● **ACTIVITY**
Leave out the pictures and repeat exactly the lines from the one containing "leslie mann memes" through the final line of the listing below.
[[ DATA FOR THIS TASK, beginning ]]
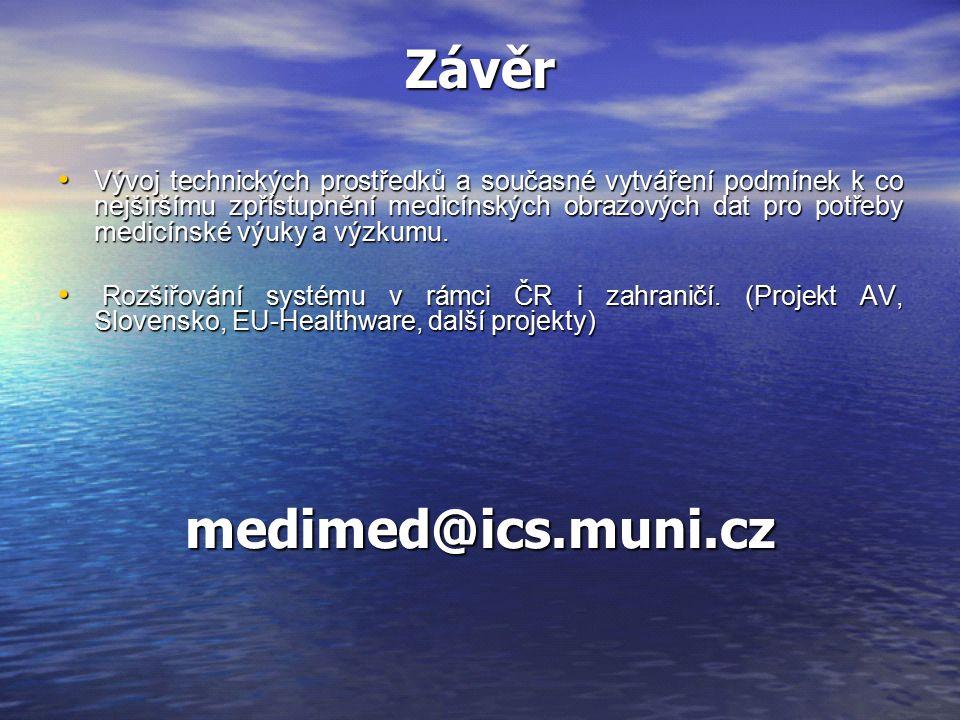 Závěr Vývoj technických prostředků a současné vytváření podmínek k co nejširšímu zpřístupnění medicínských obrazových dat pro potřeby medicínské výuky a výzkumu.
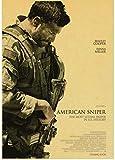 SHENGZI Canvas Poster American Sniper Bradley Cooper Film
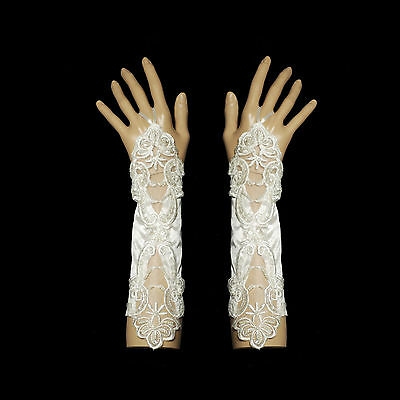 New Ivory Fingerless Satin and Lace Wedding Gloves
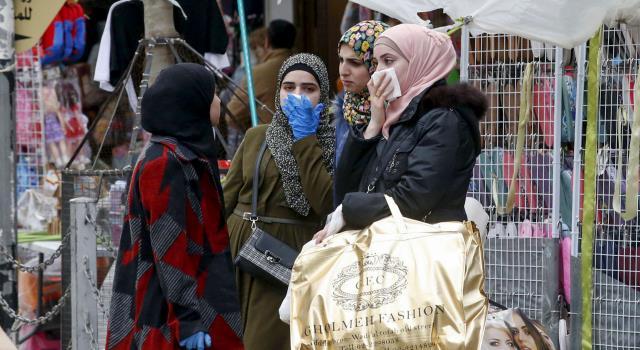 Perancis  Beri Bantuan 1 Juta Euro kepada Palestina untuk Hadapi Corona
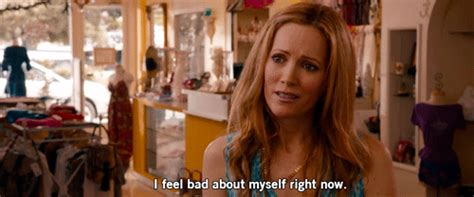 leslie mann memes the painful stages of choosing an outfit for the office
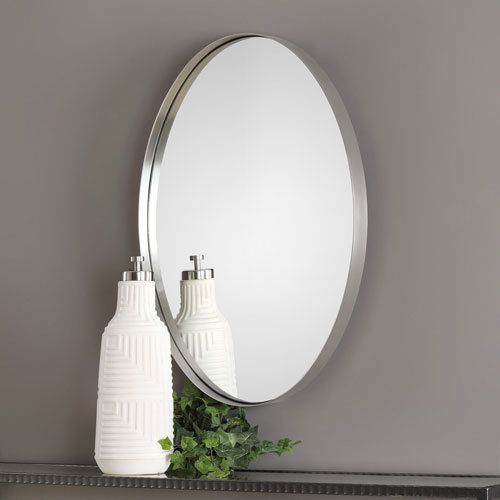 Pursley Brushed Nickel Oval Mirror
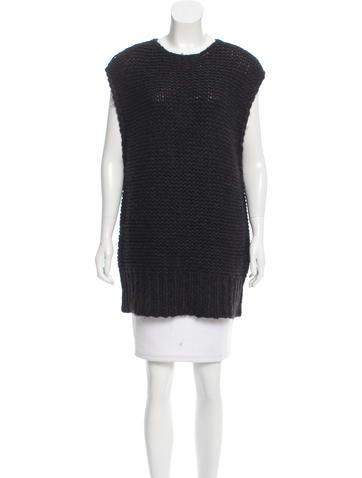 J Brand Baby Alpaca Knit Top None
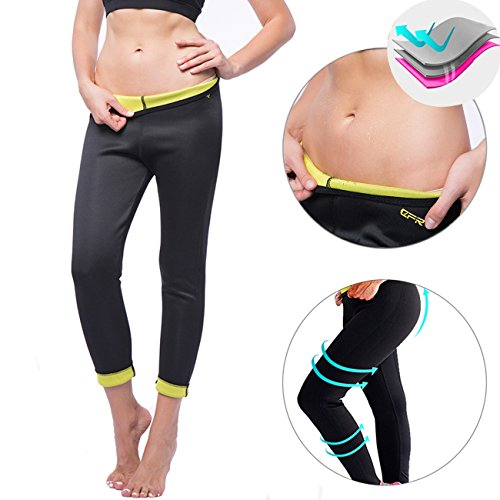 Kiwi-Rata New Ankle Long Thermo Pants Neoprene Sweat Sauna Suit Yoga Leggings for Women Ladies Weight Loss Burn - Rates Business Usps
[[ DATA FOR THIS TASK, end ]]
● **RESULT OF THE TASK**
 leslie mann memes the painful stages of choosing an outfit for the office
 Pursley Brushed Nickel Oval Mirror
 J Brand Baby Alpaca Knit Top None
 Kiwi-Rata New Ankle Long Thermo Pants Neoprene Sweat Sauna Suit Yoga Leggings for Women Ladies Weight Loss Burn - Rates Business Usps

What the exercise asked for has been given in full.